The psychological effects of anger, annoyance, being cheated and, as you can see, most everybody just has a sense of helplessness. What is interesting here is that cyber-crime today in 2020 is tracking with what we’ll call physical crime—assaults and burglaries. People have that same emotional stress now about their electronic records as they do about their property.
Back at the shop employees have reputational issues, you have already lost some of your key members, and soon other staff will be lost. Those that work with the customers constantly having to defend and promise that they can and will do better. The media is nothing but negative press. You lost customers’ data. How dare you lose their data!
Social media is just a disruption and the people get a negative perception of technology; when someone really wants to come out and tout something new people just see it as another chance to be robbed. Morale, for obvious reasons, has reached a low point and that’s where the leadership has to come in—positive action and positive leadership.
Economically $197 dollars doesn’t sound like a lot, but when you take it times a million that’s a $197 million dollars that’s coming out of the people that trusted you to protect their information.
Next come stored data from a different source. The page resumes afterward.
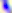

Captured at 400x magnification. Toxoplasma gondii is shown. Photomicrograph.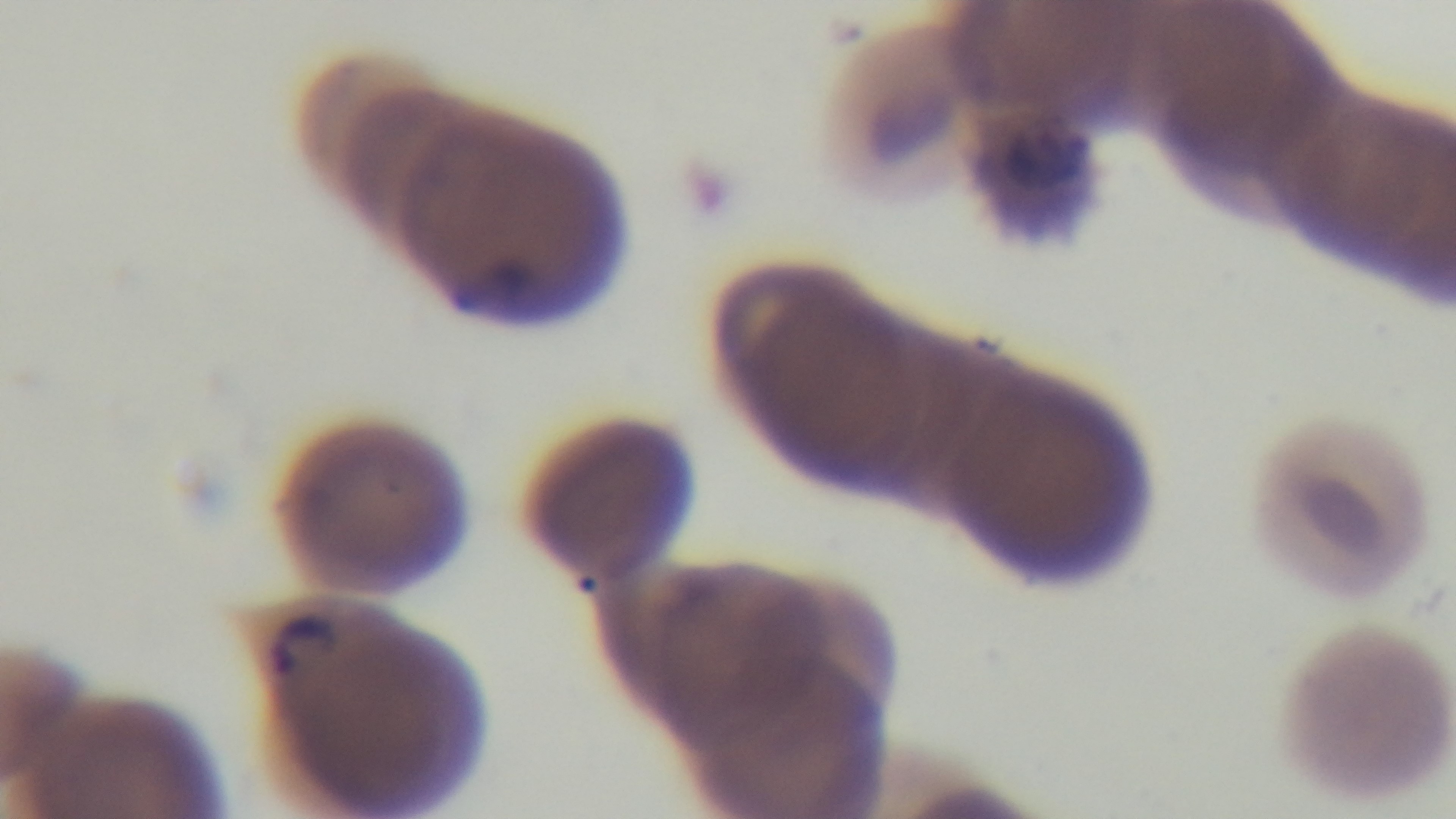
100x oil-immersion objective. Preparation: thin smear. Single field of view. Photomicrograph. Giemsa stain. Mounted 4K digital camera. Malaria status: positive.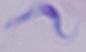

{
  "modality": "micrograph",
  "magnification": "1000x",
  "identification": "trypanosome"
}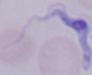
Micrograph. 1000x magnification. A trypanosome is shown.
And some of them will never be made whole. Example: In the 2020 settlement for Equifax, the court capped the top line claim to $20,000. If you lost $30,000, or $50,000, you lost money and you are not getting it back.
Of course with all these individuals and the way they feel, 80 percent of them said they will continue to use the internet despite the risk—so they will just become victims again when the next group gets hacked. Equifax lost control of 150 million records consisting of identities and financial information, almost half of Americans. To date, Equifax has paid out over $1.3 billion dollars.